Marc Lemaire and Laura Bennett stepped into the sterile hallway, their footsteps echoing across the immaculate floor. The fluorescent lighting exaggerated the pallor of their faces, drawn tight with exhaustion and unease. Marc came to an abrupt halt, as if an invisible weight had crashed down on his shoulders. His breath formed a puff of condensation before his face—the air conditioning had turned the corridor into a polar wasteland.
— "Holy shit," he muttered, dragging a trembling hand across his haggard face, the stubble rasping against his palm.
Laura leaned silently against the wall, watching her partner with clinical focus. The bluish shadows beneath her eyes betrayed their seventy-two hours without real sleep.
— "Well?" she asked in a hoarse whisper. "What’s your gut telling you?"
Marc slowly raised his head, his gaze clouded by an uncommon confusion in a man usually so direct.
— "My instincts are scrambled, Laura. Completely scrambled."
He shook his head, as if trying to realign his thoughts.
— "His story borders on the absurd. A dragon? In a yeti dungeon? It defies every rule we’ve followed since the portals first opened."
— "But?" Laura pressed, catching the hesitation in his voice.
— "But I didn’t detect any of the usual signs of lying. No contradictory micro-expressions, no significant shifts in heart rate or breathing. Either he’s telling the truth..."

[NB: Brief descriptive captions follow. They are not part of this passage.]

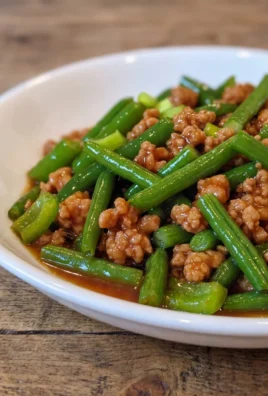 Green Beans with Ground Pork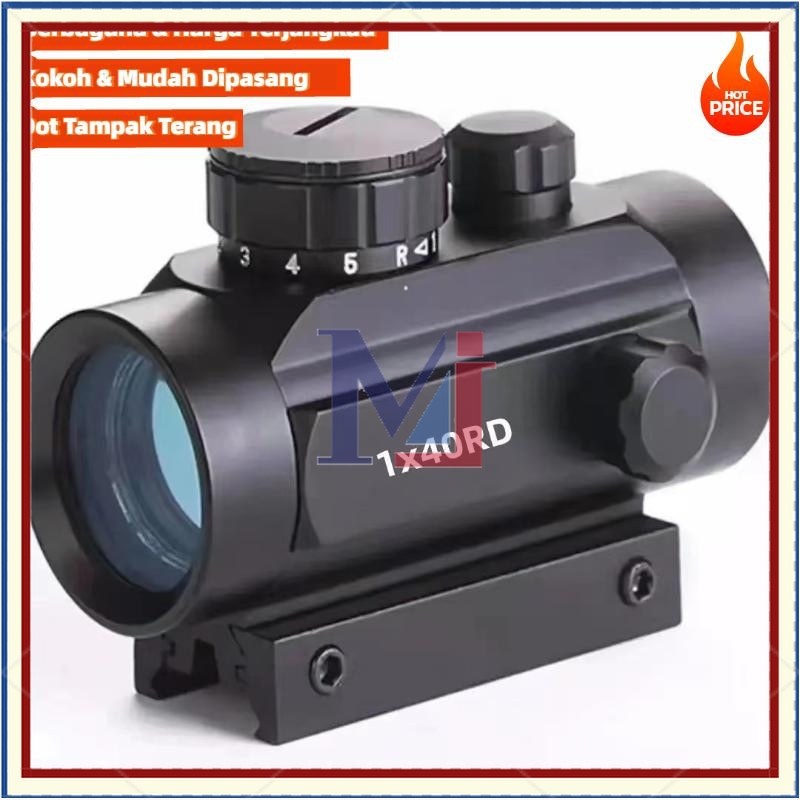 [COD] Teleskop Red Dot 1X40 / Teleskop Premium RET DOT / Teleskop Dot Murah / REDOT 1X40 RD / Laser 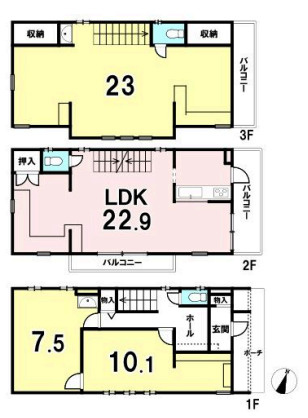 間取り：328000621400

— "Or he’s the best liar we’ve ever come across," Laura finished, her steely blue gaze locked on the closed interrogation room door.
Marc nodded slowly, his expression dark.
— "There’s something else bothering me," he added in a low voice. "This talking dragon... leaving a witness on purpose... It’s as if it wanted to make a statement."
— "A warning?" Laura suggested, tension tightening her fine features.
— "Or a declaration of war," Marc murmured, the weight of those words seeming to thicken the very air around them.